== WRITTEN TASKS ==
A. Translate this sentence from the SQL common table expressions guide below into Spanish: "Think of them as named temporary tables that you can reference multiple times within your SQL statement."
B. Please write the next part of the SQL common table expressions guide below, picking up right after its last line.

SQL Common Table Expressions
Introduction
Common Table Expressions (CTEs) are a powerful SQL feature that allows you to write cleaner, more maintainable, and readable SQL queries. Introduced as part of the SQL-99 standard, CTEs act as temporary result sets that exist only for the duration of a single query. Think of them as named temporary tables that you can reference multiple times within your SQL statement.
CTEs solve many of the readability problems associated with complex subqueries by allowing you to define a subquery once and then reference it multiple times. They're especially useful for breaking down complex queries into simpler, more modular components.
In this guide, we'll explore:
- How CTEs work and their basic syntax
- When and why to use CTEs instead of subqueries
- Creating recursive CTEs for hierarchical data
- Practical examples showing real-world applications
Basic CTE Syntax
A CTE is defined using the WITH
clause followed by the expression name and an AS
keyword that contains the query definition:
WITH cte_name AS (
SELECT column1, column2, ...
FROM table_name
WHERE condition
)

== DATASET EXTRACT ==
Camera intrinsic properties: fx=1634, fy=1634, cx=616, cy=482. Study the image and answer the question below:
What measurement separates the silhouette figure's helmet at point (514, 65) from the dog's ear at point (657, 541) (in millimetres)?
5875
==
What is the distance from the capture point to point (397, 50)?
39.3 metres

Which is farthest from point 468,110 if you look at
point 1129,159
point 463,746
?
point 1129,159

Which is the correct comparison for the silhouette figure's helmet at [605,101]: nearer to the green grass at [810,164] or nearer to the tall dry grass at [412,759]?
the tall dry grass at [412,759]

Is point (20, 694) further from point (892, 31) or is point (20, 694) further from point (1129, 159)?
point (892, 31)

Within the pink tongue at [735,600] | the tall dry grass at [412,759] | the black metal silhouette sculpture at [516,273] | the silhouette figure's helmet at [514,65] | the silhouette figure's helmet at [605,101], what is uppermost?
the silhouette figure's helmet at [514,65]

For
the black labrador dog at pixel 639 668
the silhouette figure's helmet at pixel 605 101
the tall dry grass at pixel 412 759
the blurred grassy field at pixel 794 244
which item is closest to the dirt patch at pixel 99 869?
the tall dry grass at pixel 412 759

== EXPECTED RESPONSES ==
A. Piensa en ellas como tablas temporales con nombre a las que puedes hacer referencia varias veces dentro de tu instrucción SQL.

B.
SELECT * FROM cte_name;
Let's break down the components:
WITH
keyword starts the CTE definitioncte_name
is the name you assign to your CTE (you can choose any valid SQL identifier)AS
keyword indicates that you're about to define what the CTE will contain- The query in parentheses defines the data your CTE will contain
- The main query follows, which can reference the CTE by name
Simple CTE Example
Let's start with a basic example using a sample employees
table:
-- Sample table structure
-- employees(employee_id, first_name, last_name, department_id, salary)
-- Using a CTE to find employees with above-average salary
WITH above_avg_salary AS (
SELECT AVG(salary) as avg_salary
FROM employees
)
SELECT e.employee_id, e.first_name, e.last_name, e.salary
FROM employees e, above_avg_salary avg
WHERE e.salary > avg.avg_salary
ORDER BY e.salary DESC;
Output:
employee_id | first_name | last_name | salary
-----------------------------------------
123 | John | Smith | 85000
456 | Sarah | Johnson | 82000
789 | Michael | Brown | 78000
...
In this example, the CTE calculates the average salary once, and then the main query uses that value to filter employees who earn above the average.
Multiple CTEs in a Single Query
You can define multiple CTEs separated by commas within a single WITH
clause:
WITH
dept_count AS (
SELECT department_id, COUNT(*) as employee_count
FROM employees
GROUP BY department_id
),
high_salary_employees AS (
SELECT department_id, COUNT(*) as high_earners
FROM employees
WHERE salary > 75000
GROUP BY department_id
)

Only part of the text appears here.